> [Selected excerpt]
==========
# Survival Memorial Day!



## kkfbaloo37 (Mar 6, 2005)

Well, hooray for us, we survived our first trip. Tried to go for four days, and had to come back one day early. DW had to work, probably just as well, we were all about tuckered out. Definately gonna get a screen room--bugs--yuck!
Still, we had a lot of fun, learned a lot! Spent a lot, oh yes, just have to have that left handed spritzer wrench--ha ha.
One thing that just amazed both of us, especially me as a former Naval Safety Officer, USS Enterprise. People in campgrounds are just a bit nuts. We saw so many things that just turns your hair white. Like, only three parents (including us) at the pool which requires an adult for any kid under 16 and probably thirty kids. Must have been over 200 golf carts with everything you can imagine on them. The absolute craziest was the guy on the standup gas scooter, with the 18 month old hanging on the front bar and him holding his cup of coffee--In motiion. Not a helmet to be seen.
Best quote of the weekend: (after the third attempt to back into the spot) "If you just move the end of your trailer over four feet to the left---you will be ok."....Thanks.
BTW we are both hooked--overall a real blast.








Fred


----------



## mswalt (Sep 14, 2004)

Fred,

Glad you survived! We did, too. Just got back from the Guadalupe River RV 
Resort in Kerrville; Had a great time.

First few minutes there, almost had a BIG mishap. Was setting up camp just after our arrival. Started pulling out the rear bedroom slide when the whole thing started to tip back on me! I FORGOT to up the bed rails for the slide!







Caught my mistake and shoved the whole thing back up into place. Put the rails on and THEN set up. Whew!

Weather was good.......thunderstorm Friday night, Saturday night and 
Sunday afternoon, but still had plenty of time for walking, playing and swimming. The river was nice and warm, too. Grandkikds loved it. So did the DW and I. Had a great time. Will definitely go back.

Oh, BTW, I now know why you put up the awning before you go to bed when the weather forecast calls for thunderstorms. 4AM Saturday morning, trying to put up the awning in the driving rain and wind.....Got it up OK but got drenched in the process. Had to fix it Saturday morning (got the rails off kilter about 3 inches).

Rain did a numer on the ants, too. Got some in the trailer, but Raid Yardguard took care of them. Some people wer'ent so lucky and a couple left early. All in all, nice resort BTW, if you're considering heading to the Hill Country and looking for a resort, not just a campground. Nice pool with a cafe poolside, rec room and adult areas if you're not into kids.

Hope everyone had a great Holiday.

Mark


----------



## z-family (Oct 2, 2004)
==========
> [Data]
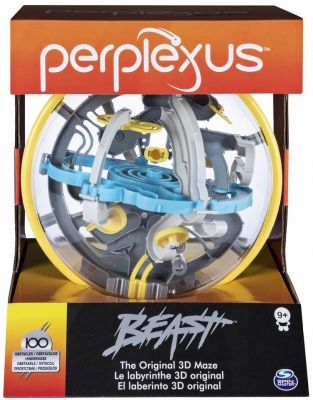 PERPLEXUS BEAST LABIRINT 3D CU 100 DE OBSTACOLE SPIN MASTER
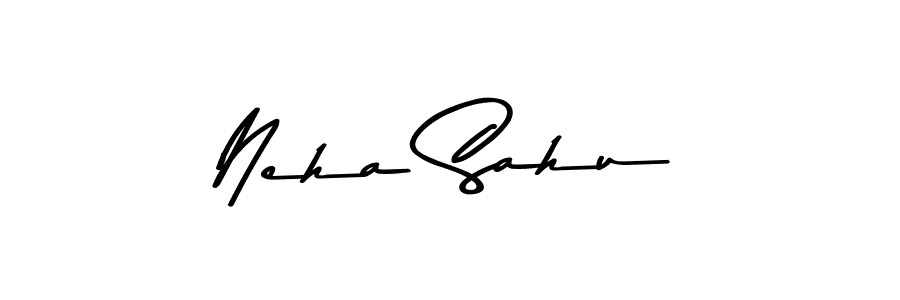 Neha Sahu stylish signature style. Best Handwritten Sign (Asem Kandis PERSONAL USE) for my name. Handwritten Signature Collection Ideas for my name Neha Sahu. Neha Sahu signature style 9 images and pictures png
==========
> [Parts of the exercise]
**1)** Please repeat the Memorial Day camping thread starting at "First few minutes" and ending at "definitely go back.", substituting "slide-out" for "slide".
**2)** Extend the Memorial Day camping thread past its final line.

> [List of answers]
**1)**
First few minutes there, almost had a BIG mishap. Was setting up camp just after our arrival. Started pulling out the rear bedroom slide-out when the whole thing started to tip back on me! I FORGOT to up the bed rails for the slide-out!







Caught my mistake and shoved the whole thing back up into place. Put the rails on and THEN set up. Whew!

Weather was good.......thunderstorm Friday night, Saturday night and 
Sunday afternoon, but still had plenty of time for walking, playing and swimming. The river was nice and warm, too. Grandkikds loved it. So did the DW and I. Had a great time. Will definitely go back.

**2)**
----------



## HootBob (Apr 26, 2004)

Glad everyone had a Good and Safe Memorial Weekend.
Don


----------



## 4CHACS (Mar 23, 2005)

Fred,

Glad all went well! Completely understand the pool thing. We thought the older and larger kids horseplaying in the pool where we camped were unsupervised, also. Finally, I had to step in and ask them to please be more careful of the little ones (there were about 6 at the time) after 2 of them plowed into my 6 year old. Then I realized there were parents with them...they were the one "high-fiveing" the kids for dunking or hurting one another! I was amazed!!

We did have a fun weekend and there were a lot of careful parents everywhere...the bad ones just really "stick out"!

Tina


----------



## CamperAndy (Aug 26, 2004)

Cant remember where I read it but someone forgot to latch the rear slide in and it was not there when they got home. Now that would be a mess.

Thunderstorms are neat to sit and watch but no fun at 4 am trying to put the awning up. Were your legs on the ground or still attached to the trailer?


----------



## mswalt (Sep 14, 2004)

CamperAndy,

Legs attached to trailer. Got the awning up but didn't notice it latched off the guide rails about 3 inches until later when I unrolled it again. Worked great after that. Remebered to put it up the next night. Sure enough, another thunderstorm.

Was talking to a guy at the pavilion the next day. His awning came undone and flipped over the trailer. Said he had to get it back to the correct wide, use plenty of duct tape to secure it and prepare it for travel. He said his neighbor lost his retractor bar when it buckled under the weight of the water. They had to take it completly off the unit to take it home. Retractor bar bent in half.

Moral of the story....be prepared.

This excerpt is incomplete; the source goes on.